STUDY TEXT >>
The medication and needles so far
Back to our appointment.
Barb, the IVF magician, had us go over all of the consents. What had to sign our lives away, more or less. We had to first agree to IVF (done), and agree that we understood the chance of multiples (obviously), the cost of embryo storage ($1200 the first year and $500 after) and then the morbid forms. I guess there has been a lot of issues with embryo ownership, with the current story being around Sofia Vargara and her ex. Which makes sense, they are potential tiny humans. And when you think about it, it's a great responsibility. I'm am so grateful that Matt and I have always thought very similarly when it comes to our cryobabies/embabies. If one of us were to pass away, the other would have the right to make a decision about the embryos. If we both should happen to perish we opted not to surprise a family member with a clutch of frozen embabies at their disposal. We also agreed that if we were to be divorced (of course no plan for that ever to happen, but life happens sometimes) that the embryos would be donated for research. We feel very strongly about embryo donation. There have been some incredible advancements with stem cell research, and we feel that if we could contribute to the greater good of humankind, why not!?!? I know that everyone feels differently about this topic, and that's ok too. For us, this was a no brainer.

ASSIGNMENT 1 >> From the post about the IVF consents, list each situation for which the couple decided what would happen to their embryos, along with the decision they made.
ASSIGNMENT 2 >>
Answer these questions using the post about the IVF consents:
(a) What does Barb get called?
(b) What does embryo storage cost in the first year, and what does it cost after that?
(c) Whose current story is mentioned in connection with embryo ownership?
ASSIGNMENT 3 >> Extend the post about the IVF consents, starting right after its final sentence.

PROVIDED MATERIAL >>

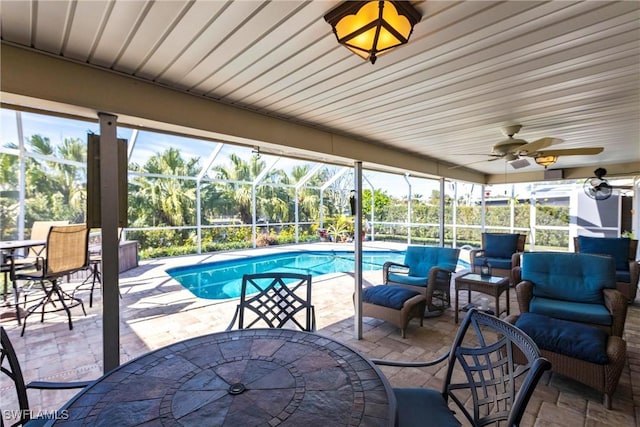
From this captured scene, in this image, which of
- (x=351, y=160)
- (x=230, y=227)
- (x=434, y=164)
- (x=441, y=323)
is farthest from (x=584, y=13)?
(x=230, y=227)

RESULT 1 >>
- If one of them were to pass away: the other would have the right to make a decision about the embryos.
- If they should both perish: they opted not to surprise a family member with a clutch of frozen embryos at their disposal.
- If they were to be divorced: the embryos would be donated for research.

RESULT 2 >>
(a) The IVF magician.
(b) $1200 the first year and $500 after.
(c) Sofia Vargara and her ex.

RESULT 3 >>
So after all of that fun time deciding the fate of our non-existent children, we went over the actual process. As I mentioned we would be doing FET (frozen embryo transfer) as it holds an 11% additional success rate for us. While I still want that fresh transfer, because we are approved for four IVF treatments a year and I want to get the most bang for our buck, what I want the most is a successful transfer and pregnancy. They will evaluate my progesterone and endometrium after the retrieval and potentially do a fresh transfer if everything is favorable.
While Matt and I felt pretty comfortable with the majority of the information, I already know how to give injections, reconstitute medications and dispose of sharps. We did learn two new things. The first is that our fertility clinic does ICSI and assisted hatching.
ICSI: Inracytoplasmic Sperm Injection, basically they isolate a healthy sperm, take a hollow needle and inject the single sperm into the egg. This increases the chance of fertilization by taking direct action...I totally was calling it forced fertilization, but ICSI is nicer.
Assisted Hatching: This is where they "knick" the outer covering of the embryo which helps it "hatch" or better adhere to the endometrium, thus increasing the chance of pregnancy.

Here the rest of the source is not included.